Les événements de fonte de cet été sont dus à un schéma particulier de circulation de l’air : un centre de basse pression modérément fort s’est déplacé vers le nord-est à travers la baie d’Hudson, vers l’île de Baffin ; en parallèle, la haute pression atmosphérique au large de l’extrémité sud du Groenland, dans le détroit du Danemark, a créé un fort gradient de pression dans le sud de la mer du Labrador et de la baie de Baffin, forçant un vent fort (du sud-sud-ouest au nord-est et sur le sud-ouest du Groenland). Cet air chaud et humide a ensuite recouvert l’île au cours des jours suivants. Le phénomène n’est pas si rare, mais semble s’être intensifié ces dernières années, conduisant à des événements majeurs de fonte, souligne Richard Cullather, modélisateur climatique au Global Modeling and Assimilation Office de la NASA.
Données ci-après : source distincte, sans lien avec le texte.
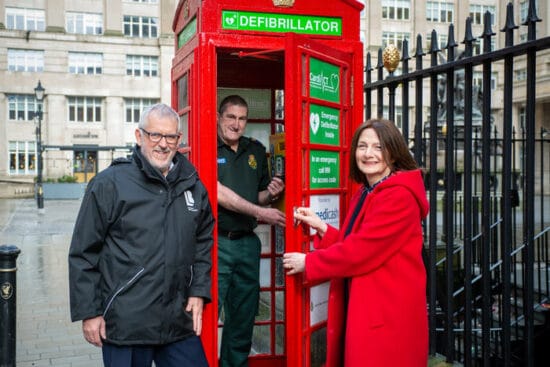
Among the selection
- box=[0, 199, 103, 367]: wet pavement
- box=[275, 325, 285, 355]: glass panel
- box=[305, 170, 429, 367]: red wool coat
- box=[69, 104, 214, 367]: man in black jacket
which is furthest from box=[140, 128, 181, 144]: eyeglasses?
box=[0, 199, 103, 367]: wet pavement

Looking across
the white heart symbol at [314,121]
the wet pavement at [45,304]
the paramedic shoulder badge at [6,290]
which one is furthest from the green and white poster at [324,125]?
the wet pavement at [45,304]

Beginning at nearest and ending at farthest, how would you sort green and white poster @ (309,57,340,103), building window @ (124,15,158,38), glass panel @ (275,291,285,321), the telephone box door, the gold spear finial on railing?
the telephone box door < green and white poster @ (309,57,340,103) < the gold spear finial on railing < glass panel @ (275,291,285,321) < building window @ (124,15,158,38)

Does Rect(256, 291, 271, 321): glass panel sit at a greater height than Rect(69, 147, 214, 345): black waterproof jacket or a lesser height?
lesser

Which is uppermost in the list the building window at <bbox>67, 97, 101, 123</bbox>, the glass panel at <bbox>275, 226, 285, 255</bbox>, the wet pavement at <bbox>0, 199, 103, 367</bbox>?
the building window at <bbox>67, 97, 101, 123</bbox>

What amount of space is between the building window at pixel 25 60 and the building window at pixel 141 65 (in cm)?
588

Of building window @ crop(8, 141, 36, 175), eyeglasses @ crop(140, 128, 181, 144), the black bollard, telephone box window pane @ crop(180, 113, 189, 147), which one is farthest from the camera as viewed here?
building window @ crop(8, 141, 36, 175)

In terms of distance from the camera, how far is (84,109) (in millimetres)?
38844

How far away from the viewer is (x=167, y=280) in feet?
9.30

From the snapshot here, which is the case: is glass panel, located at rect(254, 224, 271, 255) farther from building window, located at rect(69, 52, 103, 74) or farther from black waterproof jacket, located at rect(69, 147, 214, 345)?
building window, located at rect(69, 52, 103, 74)

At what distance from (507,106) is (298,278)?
1721 mm

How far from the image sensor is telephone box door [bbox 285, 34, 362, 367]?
334 cm

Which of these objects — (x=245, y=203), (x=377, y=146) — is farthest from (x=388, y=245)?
(x=245, y=203)

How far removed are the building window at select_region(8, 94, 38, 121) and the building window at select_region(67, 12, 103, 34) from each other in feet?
18.5

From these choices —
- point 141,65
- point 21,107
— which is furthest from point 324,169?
point 21,107
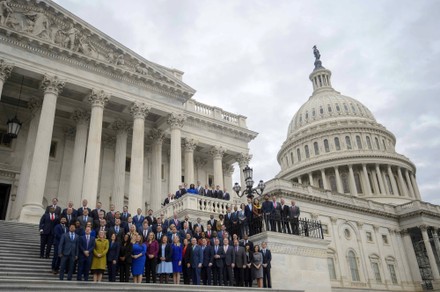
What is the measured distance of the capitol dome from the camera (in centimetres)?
7088

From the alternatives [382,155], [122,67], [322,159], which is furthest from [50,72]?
[382,155]

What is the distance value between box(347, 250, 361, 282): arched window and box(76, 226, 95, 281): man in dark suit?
4169cm

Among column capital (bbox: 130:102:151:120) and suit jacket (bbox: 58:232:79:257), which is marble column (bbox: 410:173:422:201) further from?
suit jacket (bbox: 58:232:79:257)

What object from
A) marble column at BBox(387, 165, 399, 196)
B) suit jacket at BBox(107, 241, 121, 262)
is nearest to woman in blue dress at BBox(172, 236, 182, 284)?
suit jacket at BBox(107, 241, 121, 262)

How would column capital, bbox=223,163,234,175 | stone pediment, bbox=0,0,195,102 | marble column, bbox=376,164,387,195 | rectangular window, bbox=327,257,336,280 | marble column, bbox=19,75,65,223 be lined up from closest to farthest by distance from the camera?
marble column, bbox=19,75,65,223 < stone pediment, bbox=0,0,195,102 < column capital, bbox=223,163,234,175 < rectangular window, bbox=327,257,336,280 < marble column, bbox=376,164,387,195

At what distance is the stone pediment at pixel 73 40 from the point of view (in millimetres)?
22641

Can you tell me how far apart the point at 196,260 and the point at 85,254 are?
12.2 feet

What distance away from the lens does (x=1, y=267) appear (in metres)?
11.3

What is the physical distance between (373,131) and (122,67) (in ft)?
218

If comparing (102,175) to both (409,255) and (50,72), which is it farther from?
(409,255)

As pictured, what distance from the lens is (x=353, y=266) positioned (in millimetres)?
46781

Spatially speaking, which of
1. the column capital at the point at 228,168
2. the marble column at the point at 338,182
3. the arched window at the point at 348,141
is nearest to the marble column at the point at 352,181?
the marble column at the point at 338,182

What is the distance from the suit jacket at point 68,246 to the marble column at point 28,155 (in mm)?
11713

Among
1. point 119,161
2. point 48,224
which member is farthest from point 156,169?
point 48,224
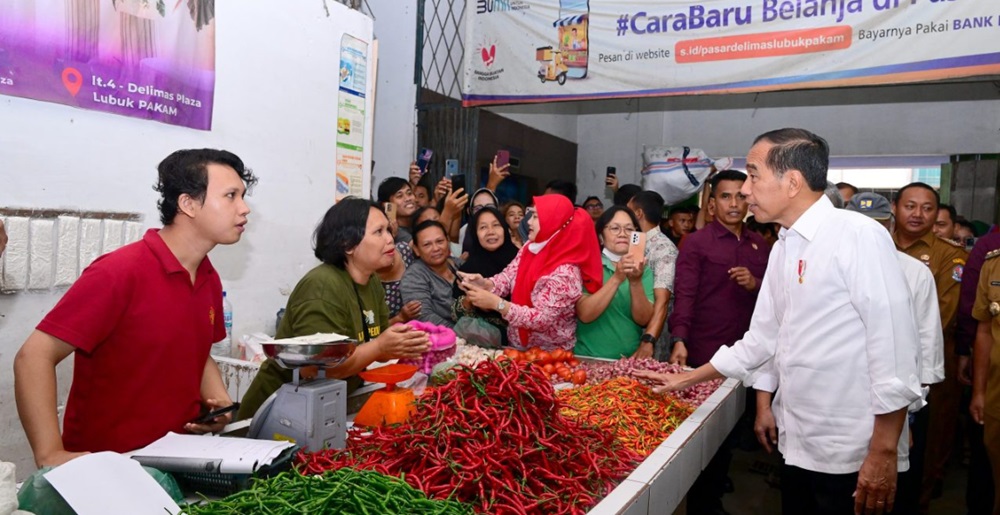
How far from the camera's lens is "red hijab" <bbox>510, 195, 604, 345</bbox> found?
9.90ft

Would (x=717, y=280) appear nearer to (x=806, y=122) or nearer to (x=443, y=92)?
(x=443, y=92)

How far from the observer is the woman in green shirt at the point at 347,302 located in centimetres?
199

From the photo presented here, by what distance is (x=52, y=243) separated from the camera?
8.58 ft

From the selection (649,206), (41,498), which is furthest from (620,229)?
(41,498)

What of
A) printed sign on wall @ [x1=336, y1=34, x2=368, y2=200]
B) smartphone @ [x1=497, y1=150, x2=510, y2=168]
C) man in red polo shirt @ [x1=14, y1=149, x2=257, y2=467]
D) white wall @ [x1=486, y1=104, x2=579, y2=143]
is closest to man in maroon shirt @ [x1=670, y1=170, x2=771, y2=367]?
smartphone @ [x1=497, y1=150, x2=510, y2=168]

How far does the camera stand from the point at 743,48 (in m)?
4.46

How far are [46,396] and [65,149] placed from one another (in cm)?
147

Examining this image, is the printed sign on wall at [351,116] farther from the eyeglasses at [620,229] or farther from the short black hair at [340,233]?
the short black hair at [340,233]

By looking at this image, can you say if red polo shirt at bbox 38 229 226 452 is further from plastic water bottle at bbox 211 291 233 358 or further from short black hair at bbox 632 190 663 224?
short black hair at bbox 632 190 663 224

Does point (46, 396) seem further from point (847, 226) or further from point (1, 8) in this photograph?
point (847, 226)

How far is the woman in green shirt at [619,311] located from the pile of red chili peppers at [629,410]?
2.40 ft

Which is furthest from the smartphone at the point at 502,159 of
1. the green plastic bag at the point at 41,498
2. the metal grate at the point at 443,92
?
the green plastic bag at the point at 41,498

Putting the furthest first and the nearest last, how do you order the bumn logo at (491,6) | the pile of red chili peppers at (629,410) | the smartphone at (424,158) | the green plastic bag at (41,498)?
1. the smartphone at (424,158)
2. the bumn logo at (491,6)
3. the pile of red chili peppers at (629,410)
4. the green plastic bag at (41,498)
Le National Snow and Ice Data Center rapporte que la fonte atteignait l’équivalent de 872 000 km² au 14 août, soit légèrement moins qu’un autre épisode de fonte qui s’était déjà produit fin juillet ; seuls 2012 et 2021 ont connu plusieurs événements de fonte de 800 000 km² d’étendue. Au 16 août, l’étendue aérienne totale de la fonte en surface pour 2021 était de 21,3 millions de km², soit bien au-dessus de la moyenne enregistrée de 1981 à 2010 de 18,6 millions de km².
L’un des principaux points de basculement
Les calottes glaciaires se forment dans les régions de notre planète où les températures restent inférieures à 0°C au cours de l’été ; la neige hivernale s’y accumule ainsi sur des milliers d’années. Mais le réchauffement observé ces dernières années a amorcé de nouvelles fontes estivales, provoquant la formation de lacs, qui eux-mêmes accélèrent la fonte.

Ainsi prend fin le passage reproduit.